XXS

The eXtensible Markup Language (XML) is acknowledged as the de facto standard for semistructured data representation and data exchange on the Web and many other scenarios. A well-known shortcoming of XML is its verbosity, which increases manipulation, transmission, and processing costs. Various structure-blind and structure-conscious compression techniques can be applied to XML, and some are even access-friendly, meaning that the documents can be efficiently accessed in compressed form. Direct access is necessary to implement the query languages XPath and XQuery, which are the standard ones to exploit the expressiveness of XML. While a good deal of theoretical and practical proposals exist to solve XPath/XQuery operations on XML, only a few ones are well integrated with a compression format that supports the required access operations on the XML data. In this work we go one step further and design a compression format for XML collections that boosts the performance of XPath queries on the data. This is done by designing compressed representations of the XML data that support some complex operations apart from just accessing the data, and those are exploited to solve key components of the XPath queries.
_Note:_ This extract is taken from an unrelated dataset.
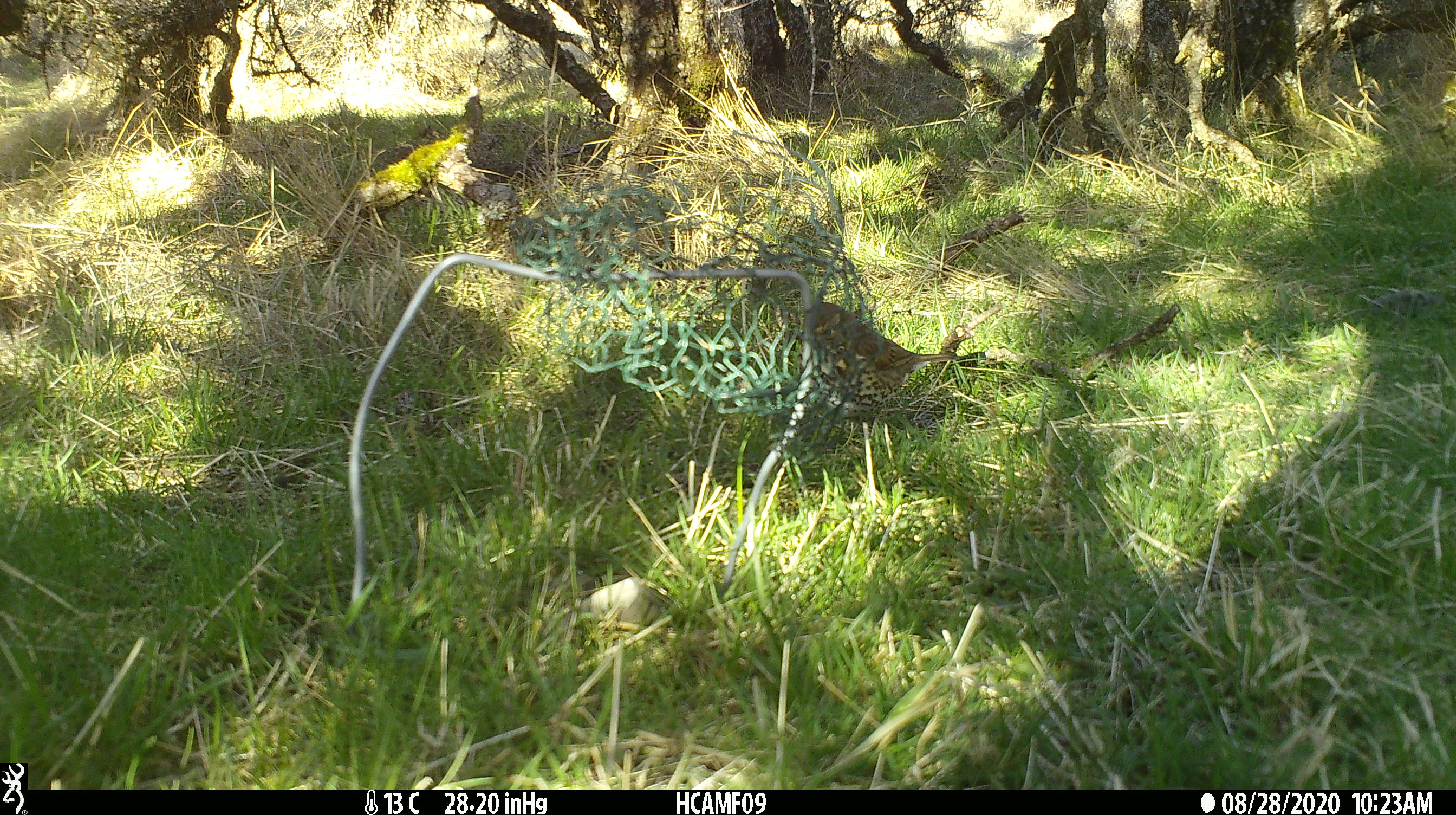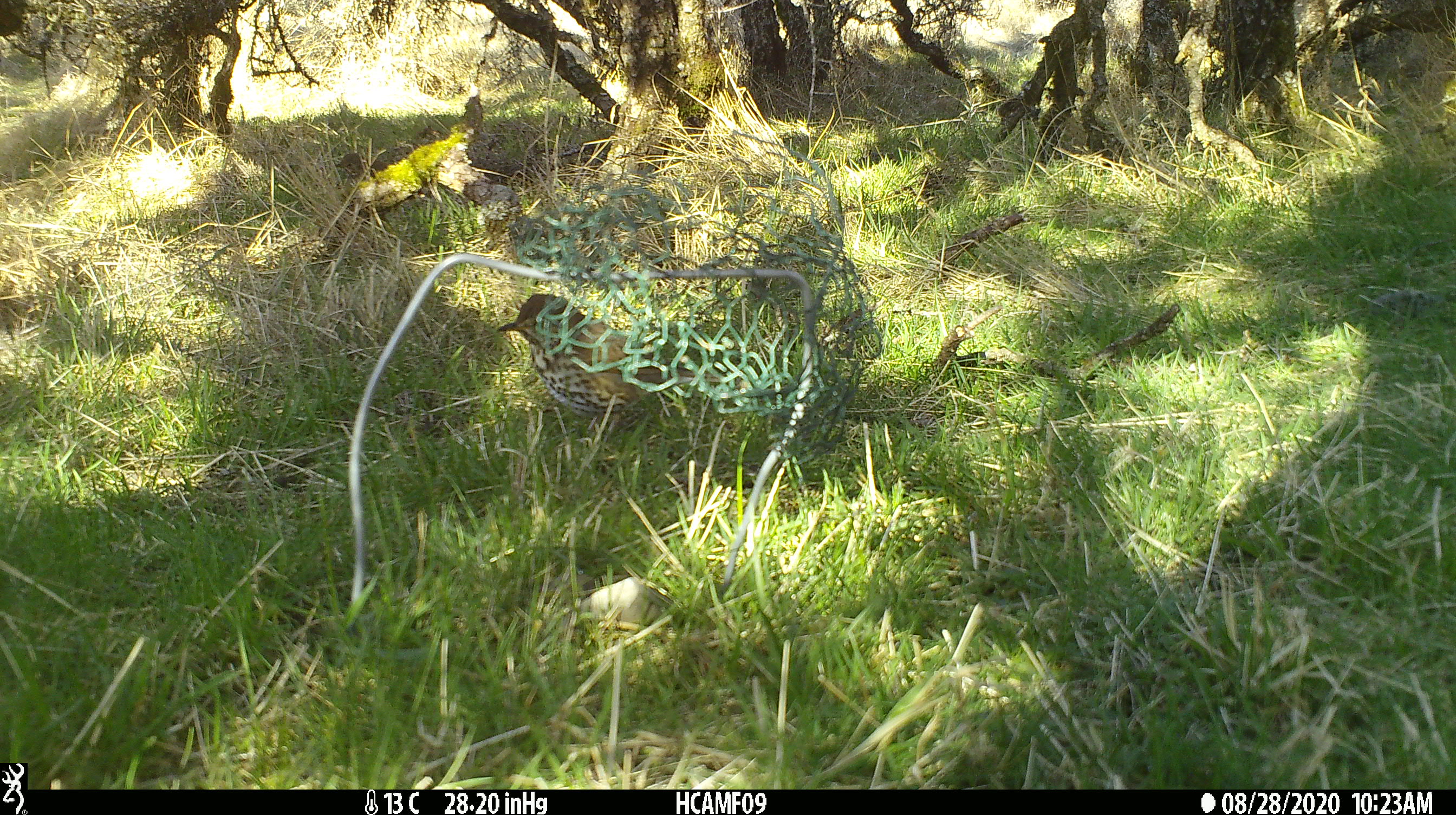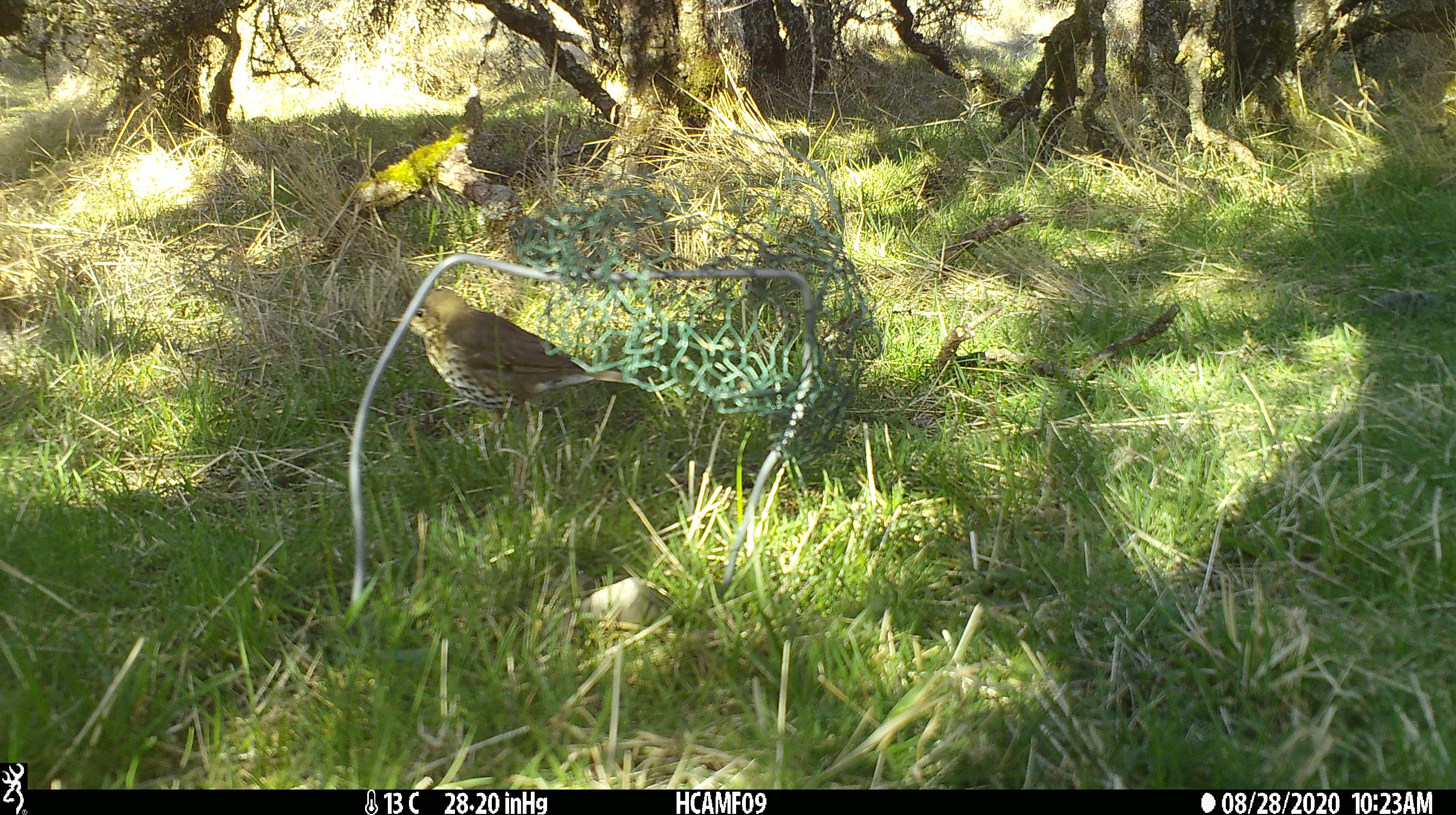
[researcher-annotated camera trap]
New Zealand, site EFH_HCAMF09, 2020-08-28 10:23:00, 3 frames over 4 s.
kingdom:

Our system, called XXS, is aimed at XML collections containing natural language text, which are compressed to within 35%--50% of their original size while supporting a large subset of XPath operations in time competitive with, and many times outperforming, the best state-of-the-art systems that work on uncompressed representations.

[1]  Djoerd Hiemstra,et al.  TIJAH: Embracing IR Methods in XML Databases , 2005, Information Retrieval.

[2]  Fabrizio Luccio,et al.  Compressing and searching XML data via two zips , 2006, WWW '06.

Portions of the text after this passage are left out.